As the self-proclaimed representative of the “companies that process 95 percent of red meat and 70 percent of turkey in the U.S. and their suppliers throughout America,” AMI really should avoid such curious connections.
I recently asked someone very familiar with the membership of AMI - companies like Tyson’s, Smithfield and Hormel - to help me understand the logic that would persuade AMI to take these actions. He laughed and said, “You have to realize, these are companies whose business is ‘blood on the floor,’ and all that they can see is short term.”
Fortunately, most of the rest of agriculture is trying to take a long-term view and has realized that it is high time to put petty differences aside and agree to disagree on certain issues - like ethanol policy, with the realization that we all have much greater battles to fight with those outside of agriculture who are threatening to undermine the very fabric and structure that has made us the most successful and productive sector in the U.S. economy. Among the challenges common to row-crop and animal agriculture are the following:
•The Humane Society of the United States, whose goal is to completely change the structure of animal agriculture in the United States. If successful, it would result in a significant increase in the cost of meat produced here, drive much of our meat production out of the U.S. and undermine much of the demand base for row crop agriculture. AMI should be solidly opposed to HSUS and be an active part of the groups that are working to oppose HSUS. Instead, they are embracing Friends of the Earth, a solid ally of HSUS and a cohort in HSUS efforts.
•Indirect land use change. AMI signed on to letters supporting the application of this mythological impact of biofuels. In EPA and California Air Resource Board modeling, that single theory changed domestic ethanol and biodiesel from being advanced biofuels to being worse in greenhouse gas measures than gasoline. If that sticks, where will that put the carbon footprint of the domestic livestock industry - the single-largest user of U.S. corn and soybeans?
•Commodity prices. Seemingly the reason AMI has formed its unholy coalition is to make more corn and soybeans available and at a cheaper price, for the livestock industry and eliminate the competition for such by the ethanol industry. Yet AMI’s “allies” in this fight roundly condemn corn and soybean production as environmentally unfriendly. An NRDC representative, in recent Congressional testimony, suggested that we grow “too much” corn in the United States and we ought to be growing less. NRDC also has promoted eating “grass-fed” over “corn-fed” beef.
•House Ag Committee Chairman Collin Peterson. Regardless of political affiliation, few of us in agriculture can help but be grateful for congressional leadership like that of Rep. Peterson. Apparently AMI is one of those few.

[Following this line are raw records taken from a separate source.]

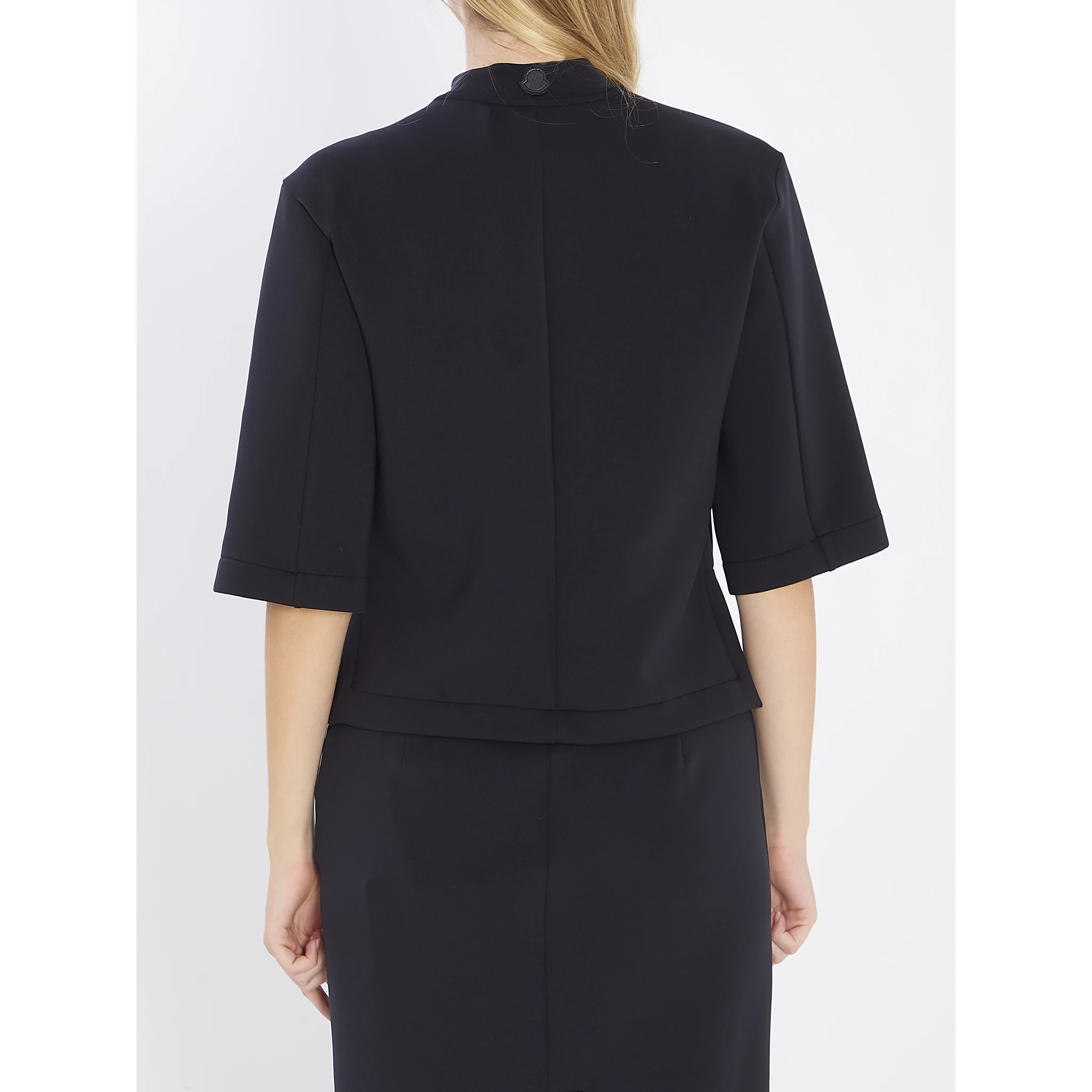 EE72 short sleeve sweatshirt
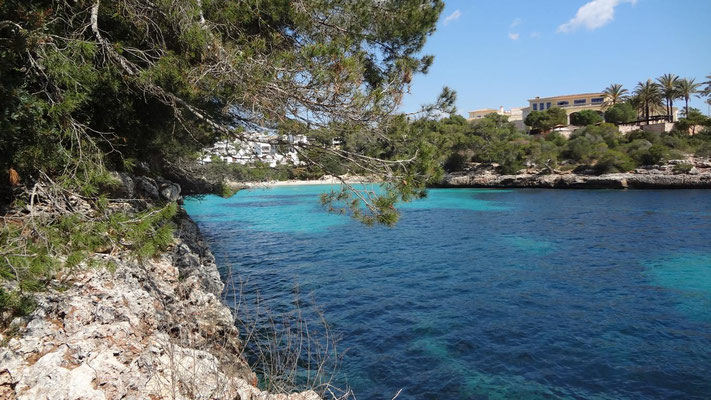 Cala d' Or, Mallorca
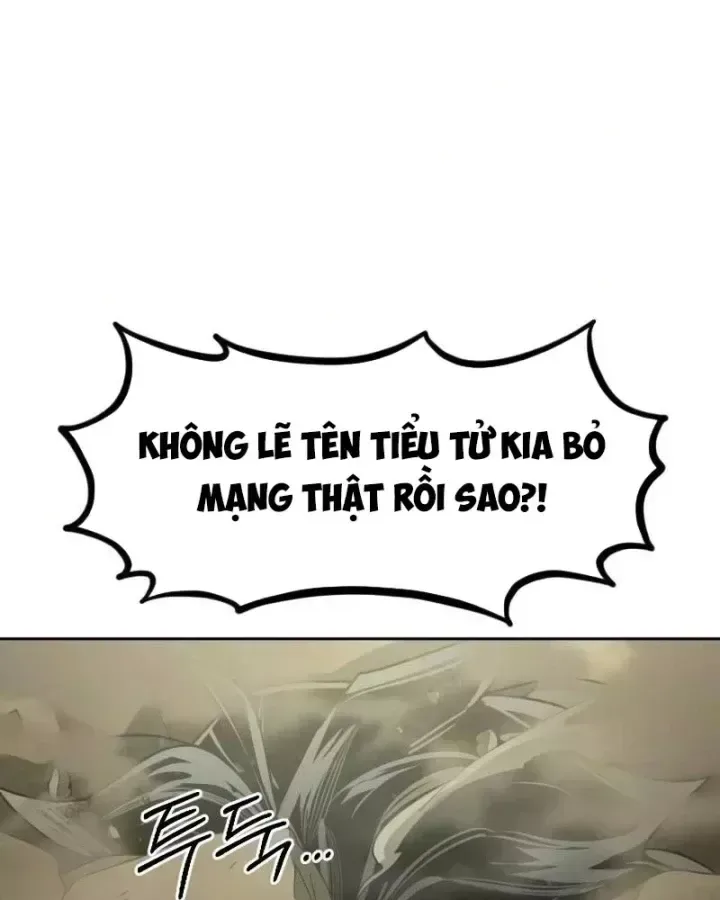 Hoa Sơn Tái Khởi chương 167 - trang 48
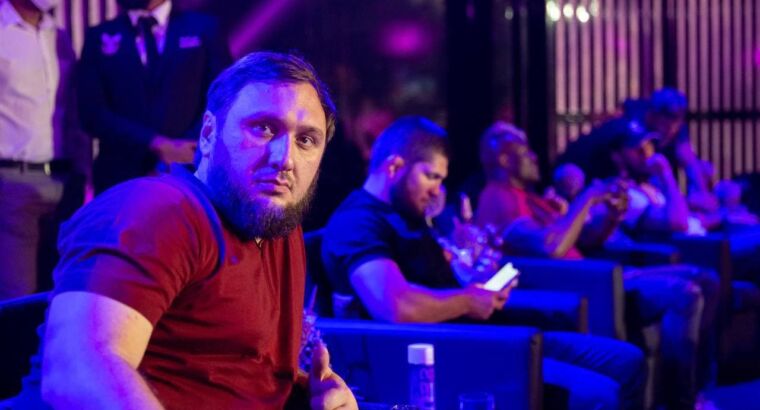 Турецкий бизнесмен с российскими корнями стал израильским хай-тек-инвестором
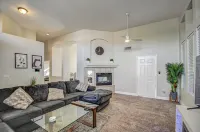 Home in Red Mountain Ranch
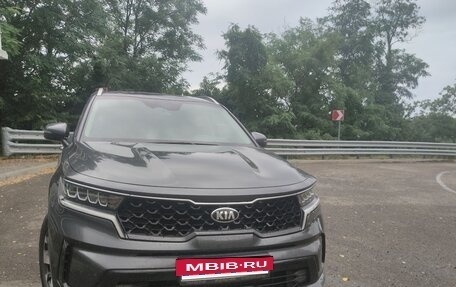 KIA Sorento IV, 2020 год, 3 050 000 рублей, 2 фотография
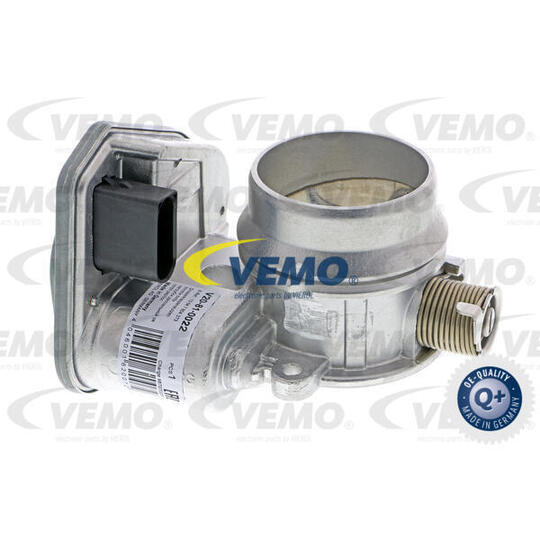 V20-81-0022 - Throttle body 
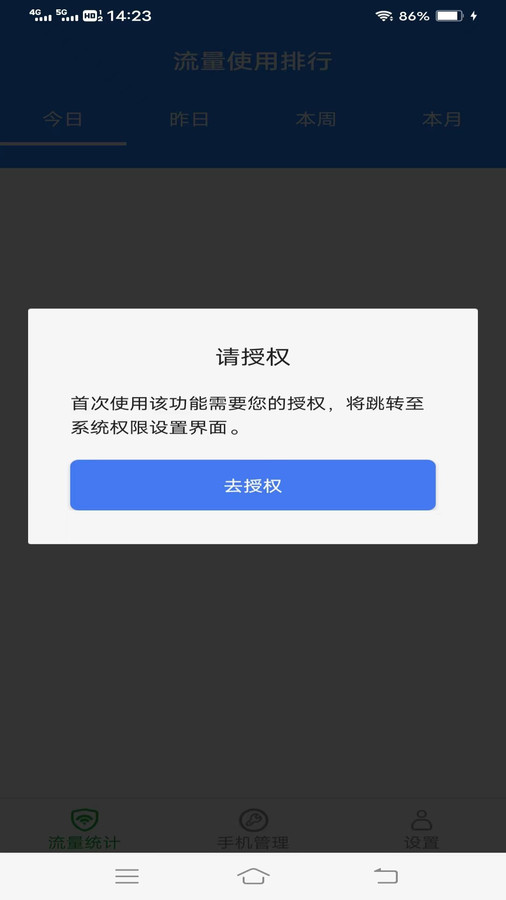 綠野流量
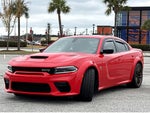2023 Dodge Charger SRT Hellcat Widebody Jailbreak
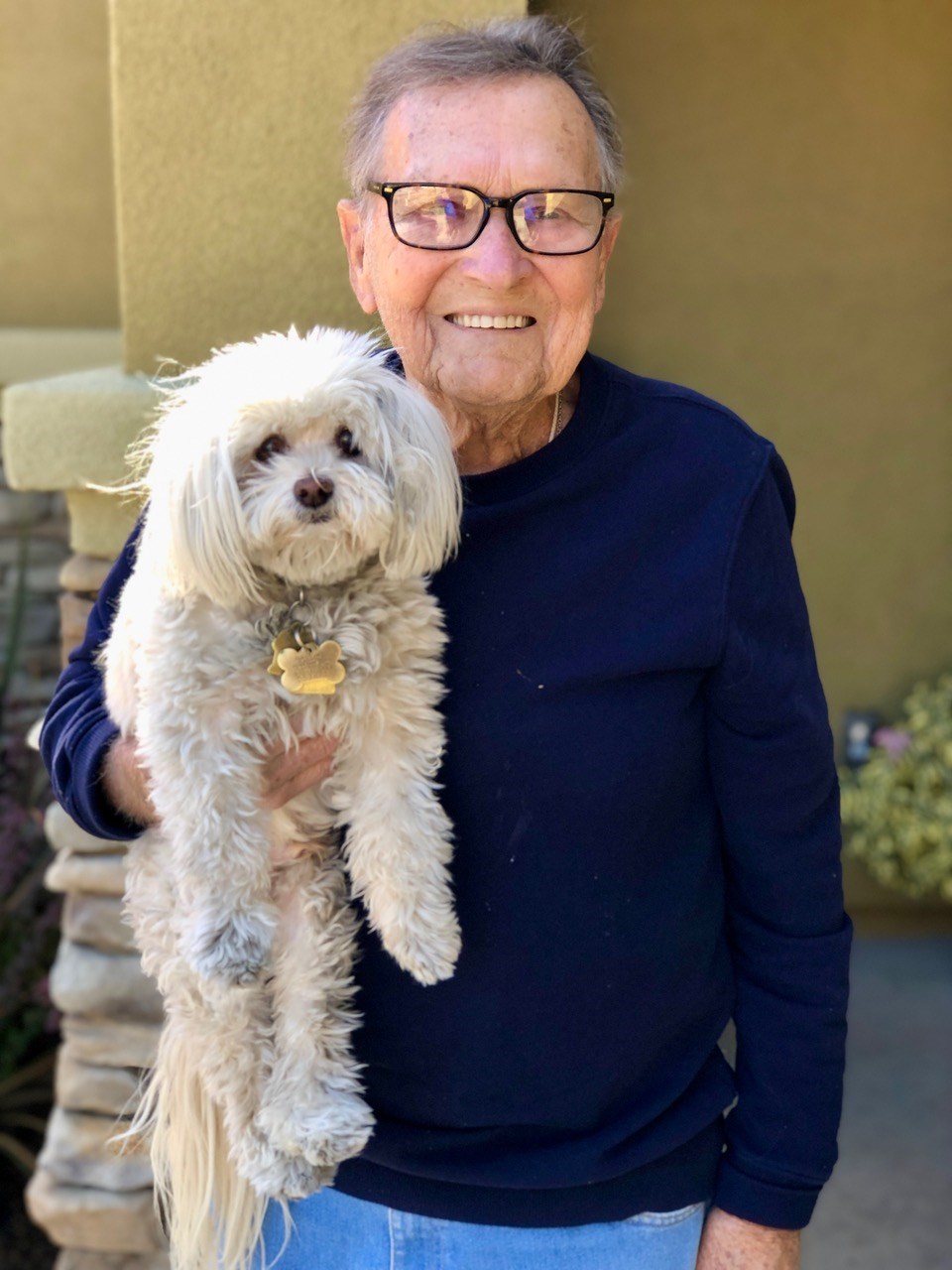 LeRoy Peters Obituary Placerville, CA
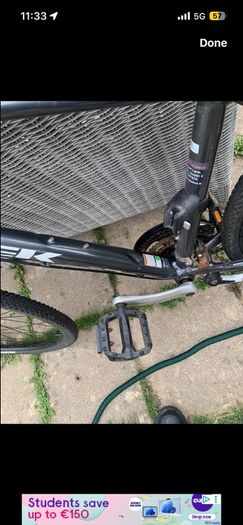 Roadbike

Their friend and ally, Friends of Earth, last month named Chairman Peterson their 2010 “Biofool of the Year.”
AMI’s high-profile, expensive media and ad campaign is nothing but classic short-term thinking and “blood on the floor” mentality. What is to gain in the short run by embracing the very people who are out to put you out of business? Their recent ad spawned an editorial in the Washington Times this week titled “Stop Big Corn.”
Just as emotional labels like “factory farming” and “corporate farms” are unfortunate, inaccurate and misleading, with more than nine out of 10 farms being family-run, so are labels like “Big Corn.” The American Meat Institute is doing itself and its industry and all of agriculture a major disservice by engaging in these scorched-earth tactics and being a part of this unholy alliance. It’s time for some long-term thinking and for all of us in agriculture to work together and not split ourselves apart. There are plenty of folks doing a pretty good job of that - they don’t need any help from AMI.